_Le texte:_

-------------------------

J'ai un message à faire passer et j'utilise pour cela le genre le plus adapté. Et puis, j'aime faire face à de nouveaux défis. J'ai commencé à écrire très jeune. Mon premier livre a été publié alors que je n'avais que 17 ans et que je jouais dans une troupe de théâtre à Pointe-Noire, au Congo- Brazzaville. J'ai commencé par écrire pour le théâtre. Parallèlement, je me suis lancée dans le roman et la poésie. D'ailleurs, en 2002, on a édité mon conte "Itiana" qui parle de la vie des orphelins en Afrique.
Pouvez-vous nous faire un résumé personnel de "Hymne à la tolérance" ?

-------------------------

_Liste des lignes:_

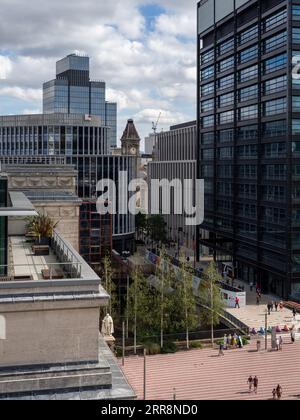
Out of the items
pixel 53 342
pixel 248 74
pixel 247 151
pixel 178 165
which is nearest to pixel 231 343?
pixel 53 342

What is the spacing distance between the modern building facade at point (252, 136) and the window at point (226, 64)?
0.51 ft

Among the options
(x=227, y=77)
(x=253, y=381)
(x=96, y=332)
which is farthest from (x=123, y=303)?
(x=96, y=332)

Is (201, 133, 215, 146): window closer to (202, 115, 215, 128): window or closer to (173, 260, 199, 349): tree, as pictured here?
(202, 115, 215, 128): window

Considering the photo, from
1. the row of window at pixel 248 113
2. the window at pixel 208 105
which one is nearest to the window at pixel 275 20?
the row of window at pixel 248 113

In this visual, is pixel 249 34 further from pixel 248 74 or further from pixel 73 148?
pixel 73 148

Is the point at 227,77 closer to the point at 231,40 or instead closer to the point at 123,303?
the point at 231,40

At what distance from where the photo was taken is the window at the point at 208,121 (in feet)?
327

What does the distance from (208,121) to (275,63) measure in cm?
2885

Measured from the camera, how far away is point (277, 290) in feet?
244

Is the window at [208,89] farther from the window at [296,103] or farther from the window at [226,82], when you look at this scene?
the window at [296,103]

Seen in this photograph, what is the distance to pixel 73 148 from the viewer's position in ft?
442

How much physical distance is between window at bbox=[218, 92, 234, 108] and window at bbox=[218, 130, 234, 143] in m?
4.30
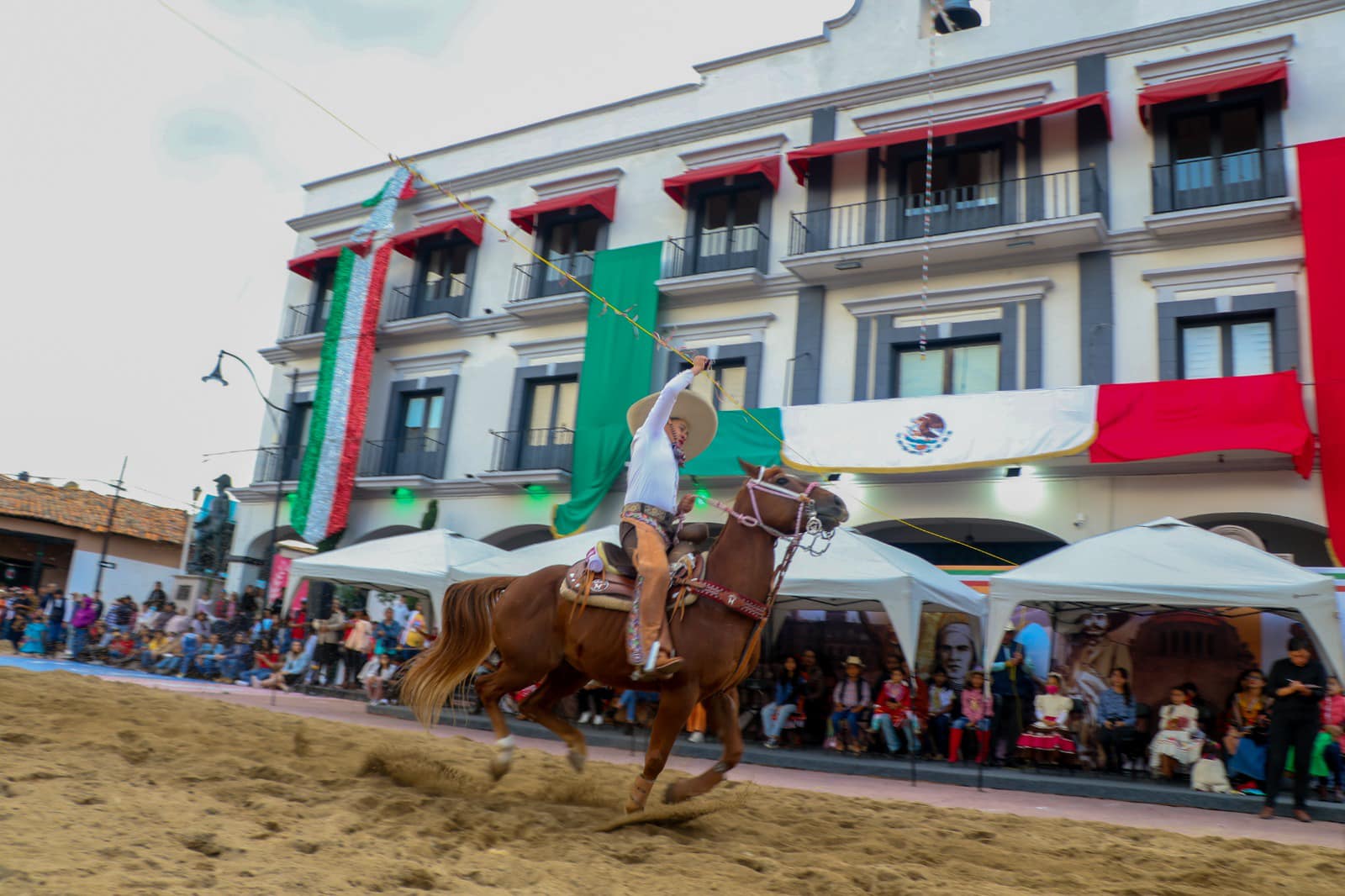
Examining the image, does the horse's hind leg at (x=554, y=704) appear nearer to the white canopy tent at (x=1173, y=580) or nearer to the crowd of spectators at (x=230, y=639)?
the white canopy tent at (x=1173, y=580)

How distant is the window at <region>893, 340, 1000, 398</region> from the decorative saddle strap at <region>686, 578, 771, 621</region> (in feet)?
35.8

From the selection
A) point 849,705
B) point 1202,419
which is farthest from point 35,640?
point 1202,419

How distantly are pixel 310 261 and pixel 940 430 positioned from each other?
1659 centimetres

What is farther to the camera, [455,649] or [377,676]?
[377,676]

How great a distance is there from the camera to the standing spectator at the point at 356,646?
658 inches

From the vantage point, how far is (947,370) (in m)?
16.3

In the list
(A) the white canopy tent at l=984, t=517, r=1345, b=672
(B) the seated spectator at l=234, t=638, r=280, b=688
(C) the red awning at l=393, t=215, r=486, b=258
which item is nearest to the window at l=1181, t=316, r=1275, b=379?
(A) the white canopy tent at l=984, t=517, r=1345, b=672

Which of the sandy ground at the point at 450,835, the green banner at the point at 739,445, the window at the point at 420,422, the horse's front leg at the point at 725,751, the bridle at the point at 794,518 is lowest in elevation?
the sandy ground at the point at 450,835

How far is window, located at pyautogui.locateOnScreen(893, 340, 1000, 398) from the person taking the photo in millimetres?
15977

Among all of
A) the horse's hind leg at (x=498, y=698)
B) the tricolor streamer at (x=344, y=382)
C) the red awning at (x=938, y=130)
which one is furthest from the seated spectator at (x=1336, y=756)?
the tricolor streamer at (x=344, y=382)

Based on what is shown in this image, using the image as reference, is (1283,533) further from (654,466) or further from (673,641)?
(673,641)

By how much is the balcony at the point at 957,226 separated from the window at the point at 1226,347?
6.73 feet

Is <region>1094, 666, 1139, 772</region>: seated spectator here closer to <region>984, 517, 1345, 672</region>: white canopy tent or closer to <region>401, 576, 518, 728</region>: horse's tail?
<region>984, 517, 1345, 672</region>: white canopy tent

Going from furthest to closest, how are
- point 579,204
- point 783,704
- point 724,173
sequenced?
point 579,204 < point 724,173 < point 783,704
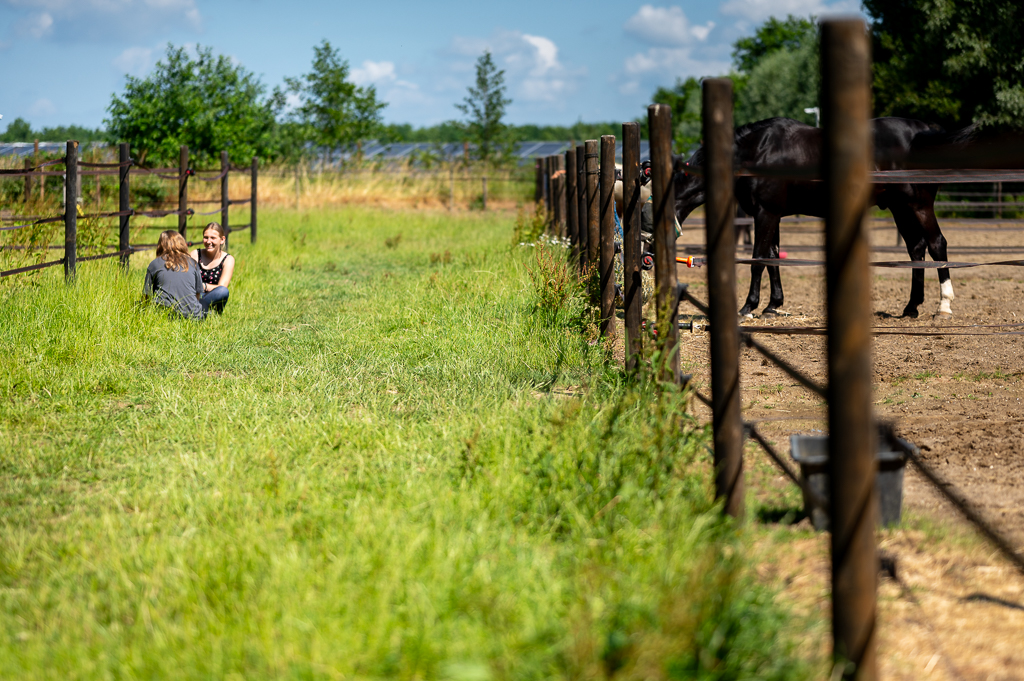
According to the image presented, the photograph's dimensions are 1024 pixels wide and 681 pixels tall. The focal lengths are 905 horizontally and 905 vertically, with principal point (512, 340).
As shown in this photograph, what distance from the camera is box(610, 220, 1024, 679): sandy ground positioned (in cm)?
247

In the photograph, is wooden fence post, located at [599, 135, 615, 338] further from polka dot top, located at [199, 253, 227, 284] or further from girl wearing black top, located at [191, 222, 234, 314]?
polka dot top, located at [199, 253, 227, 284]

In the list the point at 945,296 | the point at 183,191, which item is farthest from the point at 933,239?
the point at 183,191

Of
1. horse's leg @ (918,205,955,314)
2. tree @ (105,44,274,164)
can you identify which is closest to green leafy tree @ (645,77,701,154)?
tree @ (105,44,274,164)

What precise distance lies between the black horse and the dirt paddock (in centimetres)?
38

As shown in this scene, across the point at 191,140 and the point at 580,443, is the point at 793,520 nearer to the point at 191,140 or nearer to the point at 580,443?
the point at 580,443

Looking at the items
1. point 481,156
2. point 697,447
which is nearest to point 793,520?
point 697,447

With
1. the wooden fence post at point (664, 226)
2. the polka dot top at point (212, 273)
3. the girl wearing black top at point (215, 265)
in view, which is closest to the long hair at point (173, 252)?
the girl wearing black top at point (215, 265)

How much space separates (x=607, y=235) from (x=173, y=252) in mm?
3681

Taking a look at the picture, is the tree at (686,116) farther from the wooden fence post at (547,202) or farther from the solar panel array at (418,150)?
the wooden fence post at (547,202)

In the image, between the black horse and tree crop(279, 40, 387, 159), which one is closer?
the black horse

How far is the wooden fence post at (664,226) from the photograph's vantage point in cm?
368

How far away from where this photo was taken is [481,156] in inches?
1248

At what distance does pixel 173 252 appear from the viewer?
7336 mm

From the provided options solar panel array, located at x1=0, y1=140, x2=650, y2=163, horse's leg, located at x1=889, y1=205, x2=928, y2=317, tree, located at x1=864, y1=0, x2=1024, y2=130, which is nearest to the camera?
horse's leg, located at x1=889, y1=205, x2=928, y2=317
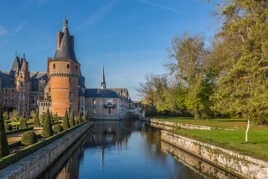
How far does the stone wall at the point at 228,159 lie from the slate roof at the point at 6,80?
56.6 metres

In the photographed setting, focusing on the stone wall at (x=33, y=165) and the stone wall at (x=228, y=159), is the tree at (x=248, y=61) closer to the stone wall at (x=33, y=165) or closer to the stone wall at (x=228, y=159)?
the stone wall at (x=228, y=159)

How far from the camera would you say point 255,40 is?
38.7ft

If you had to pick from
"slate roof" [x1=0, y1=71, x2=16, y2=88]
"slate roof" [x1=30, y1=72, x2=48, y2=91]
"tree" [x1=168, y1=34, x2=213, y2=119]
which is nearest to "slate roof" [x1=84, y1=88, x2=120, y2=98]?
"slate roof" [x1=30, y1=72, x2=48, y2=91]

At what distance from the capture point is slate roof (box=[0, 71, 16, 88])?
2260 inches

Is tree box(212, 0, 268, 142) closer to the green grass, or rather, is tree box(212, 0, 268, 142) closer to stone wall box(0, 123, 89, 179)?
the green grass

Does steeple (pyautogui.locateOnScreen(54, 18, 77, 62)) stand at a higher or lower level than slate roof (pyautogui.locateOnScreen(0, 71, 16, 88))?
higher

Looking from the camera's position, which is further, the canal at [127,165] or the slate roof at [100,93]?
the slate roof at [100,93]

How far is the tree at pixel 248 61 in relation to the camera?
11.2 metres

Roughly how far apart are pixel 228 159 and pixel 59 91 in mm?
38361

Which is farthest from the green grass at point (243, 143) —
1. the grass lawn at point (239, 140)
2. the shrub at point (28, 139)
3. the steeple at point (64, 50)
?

-------------------------

_À faire:_
Pour chaque affirmation, dites si elle va dans le sens du texte ci-dessus en répondant oui ou non, puis citez mot pour mot le passage du texte qui le montre.
(a) La personne qui parle avait 17 ans quand son premier livre a été publié.
(b) La personne qui parle a commencé par écrire des romans.
(c) Le conte "Itiana" a été édité en 2002.

_La réponse:_
(a) Oui : « Mon premier livre a été publié alors que je n'avais que 17 ans ».
(b) Non : « J'ai commencé par écrire pour le théâtre. »
(c) Oui : « en 2002, on a édité mon conte "Itiana" ».